In the past week, dozens of brands and retailers have closed stores en masse, as public health officials warn of the catastrophic dangers of unrestrained community spread of the coronavirus

The strain of that is hitting both retailers and workers. 

On Tuesday, Brooks Brothers ceo Claudio Del Vecchio informed store associates that the company was closing “the majority of our North American stores and manufacturing locations at Long Island City, Garland, [N.C.] and Southwick [in Haverhill, Mass.] from March 17 through Sunday, March 29,” according to a copy of a company memo, which was reviewed by WWD. Del Vecchio said the company’s Madison Avenue flagship will remain open “with shortened hours and limited staff.”

What that means for its employees is unfolding. The memo said corporate employees, executive management, store managers and others would face “a 10 percent payroll reduction of base salary.” Meanwhile, store associates, supervisors and assistant managers would be in a “non-paid status,” according to the memo, which said those employees would be eligible to seek unemployment.

According to a source, the intention is to bring the staff back when the stores reopen, but for now, the company has worked with state and local agencies to ensure that its furloughed workers can quickly fill out the necessary paperwork in order to obtain unemployment funds as quickly as possible.

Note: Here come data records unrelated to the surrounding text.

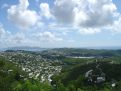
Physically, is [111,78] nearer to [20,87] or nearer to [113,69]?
[113,69]

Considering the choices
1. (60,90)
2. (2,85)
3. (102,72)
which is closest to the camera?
(60,90)

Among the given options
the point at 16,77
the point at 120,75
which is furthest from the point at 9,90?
the point at 120,75

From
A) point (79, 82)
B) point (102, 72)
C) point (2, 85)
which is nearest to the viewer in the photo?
point (2, 85)

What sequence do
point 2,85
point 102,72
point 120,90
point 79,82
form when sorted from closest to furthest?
point 120,90, point 2,85, point 79,82, point 102,72

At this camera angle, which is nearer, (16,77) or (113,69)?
(16,77)

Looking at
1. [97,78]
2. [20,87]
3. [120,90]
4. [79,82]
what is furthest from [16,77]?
[120,90]

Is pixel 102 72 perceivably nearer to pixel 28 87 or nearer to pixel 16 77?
pixel 16 77

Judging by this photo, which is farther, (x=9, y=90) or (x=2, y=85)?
(x=2, y=85)

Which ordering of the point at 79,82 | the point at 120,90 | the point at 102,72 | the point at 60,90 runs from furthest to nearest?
the point at 102,72 → the point at 79,82 → the point at 60,90 → the point at 120,90

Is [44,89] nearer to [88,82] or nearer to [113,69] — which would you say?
[88,82]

The source said Del Vecchio “wants to make sure there’s a business to come back to.” Earlier this year, before the crisis, sources indicated the ceo was seeking to sell the iconic retailer, which has struggled to grow over the last few years as fashion has turned away from preppy styles.

In response to a query from WWD on Wednesday afternoon, the company said of its current situation: “Brooks Brothers, like many peers, continues to navigate a challenging retail environment as the industry rapidly evolves. These headwinds — combined with the current COVID-19 crisis — have accelerated our need to make difficult yet necessary decisions to ensure the continuity of our business and in the long term protect our employees and customers.”

Julie Kelly, manager and international vice president of the New York-New Jersey Regional Joint Board, Workers United, the union that represents Brooks Brothers employees, said, “We are actively working with all of our members and keeping health and safety and their income as top priorities.

“There are companies doing the right thing by paying their employees right now, even when closed, like Joseph A. Banks and Rothmans,” she said, referring to other companies whose employees are represented by the union. 

“But there are others, some owned by billionaires like Brooks Brothers, that are refusing to even allow workers to use vacation or sick pay,” she said. “That’s outrageous and wrong and we’re fighting it every minute. A true recovery requires that workers and jobs come before bailouts and corporate tax cuts.”

The strains at Brooks Brothers might be a sign of things to come for others in the industry.

It seems clear that some won’t be able to right their finances. And if they fall, the fall could come quickly.

In normal circumstances, a bankruptcy reorganization process can offer troubled retailers some much needed relief by allowing them to hit pause on some debt collection and give them the opportunity to renegotiate or reject leases, and manage unsecured debt owed to vendors and others. The process can limit their obligations, while giving them time to restructure, or conduct a sale process to find a going concern buyer. 

But as lenders and buyers hold back, the process may hold the threat of Chapter 7 liquidations instead, bankruptcy experts said. 

“It could even lead to an increase in Chapter 7 filings, or it may be that they would be very quick liquidations,” said Bradford Sandler of Pachulski Stang Ziehl & Jones, who represents companies and creditors in bankruptcies. “But how do you have a liquidation sale if [people] can’t even make it to the store?”